Lastly, there were two follicular carcinomas and two parathyroid carcinomas in the dataset. For the four cancers combined, radiologists alone identified all four correctly compared to 3 of 4 when combined with the AI adaptor. The algorithm alone identified 2 of the 4, compared to 1 of 4 with the AI adaptor enabled.

AI adapter performance

The distribution of AI adapter scores for malignant nodules and benign nodules is shown in Fig. 4. There was a statistically significant difference between the AI adapter scores for benign nodules and malignant nodules (p < 0.001) with higher scores assigned to the malignant nodules.
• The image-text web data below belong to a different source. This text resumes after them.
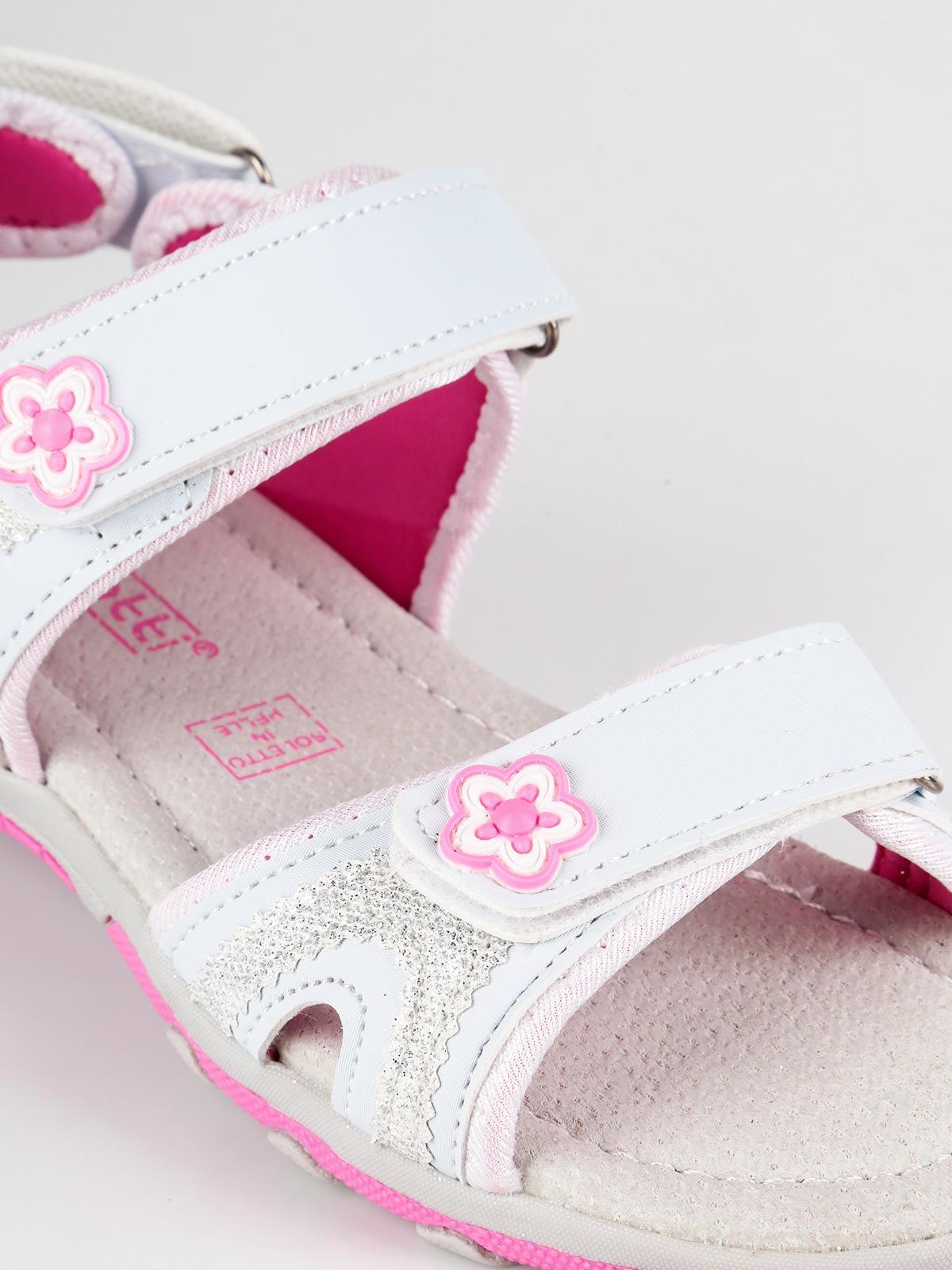 Sandali a punta aperta con strappi e glitter scatti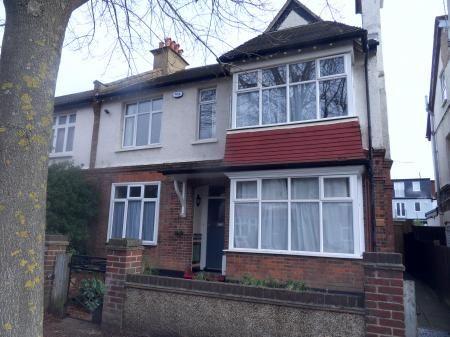 Flat to rent in Queens Road, Beckenham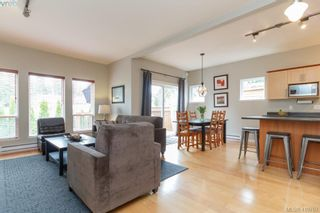Photo 16: 23 Newstead Cres in VICTORIA: VR Hospital House for sale (View Royal)  : MLS®# 814303
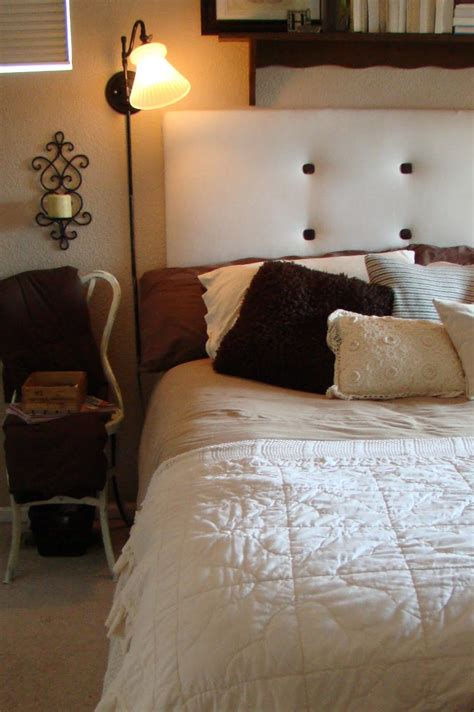 bed lamps wall mounted  places  install warisan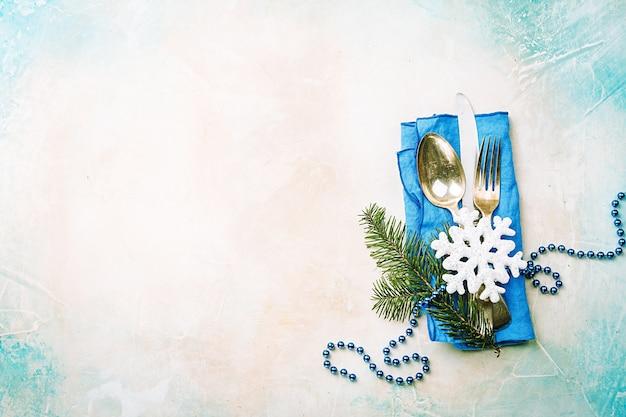 Table de noël avec décorations festives vue de dessus de fond de vacances avec espace copie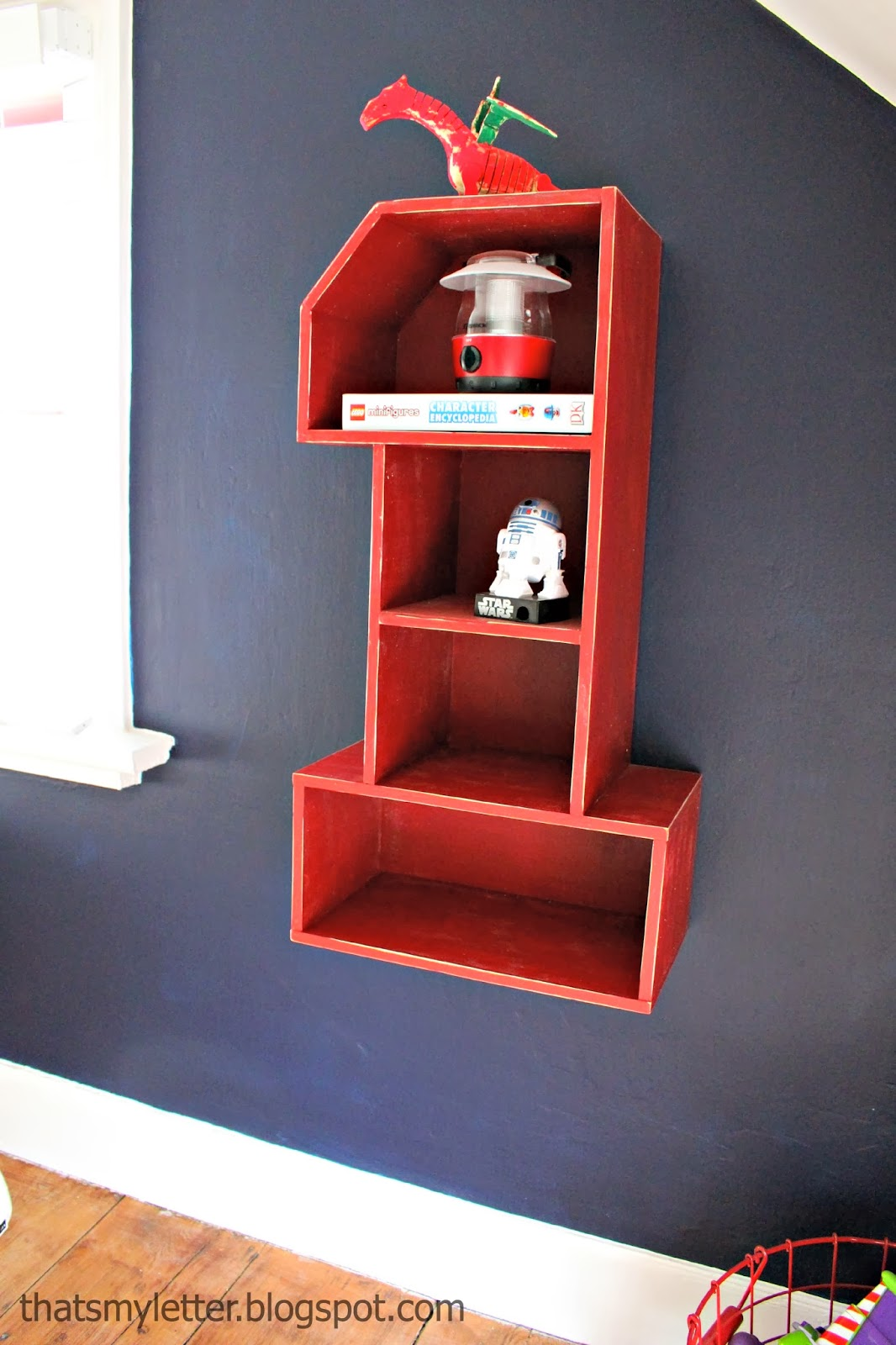 diy number 1 shelf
Of the malignant nodules, 69% (22/32) were upgraded in suspicion by the AI adapter (score of +1 or +2), 19% (6/32) were downgraded in suspicion (−1 or −2), and 13% (4/32) were unchanged by the AI adapter (score of 0). Of the six malignant nodules with falsely negative AI adapter scores (−1 or −2), only one had a change in final TI-RADS risk category leading to a false negative recommendation for no FNA for both the radiologist +AI adapter and the Koios +AI adapter groups. Of the 22 malignant nodules with positive AI adapter scores, one nodule was appropriately upgraded to FNA recommendation for the radiologist +AI adapter group, and two nodules were appropriately upgraded to FNA recommendation in the Koios +AI adapter group. Most benign nodules (70%, 432/617) were either downgraded in suspicion or remained unchanged by the AI adapter; however, a minority of benign nodules (30%, 185/617) were upgraded in suspicion by the adapter.

FIG. 4.

Distribution of AI Adapter scores by nodule type (benign vs. malignant). The AI adapter scores for the malignant nodules were significantly different from the distribution for the benign nodules by Fisher’s Exact test (p value <0.001).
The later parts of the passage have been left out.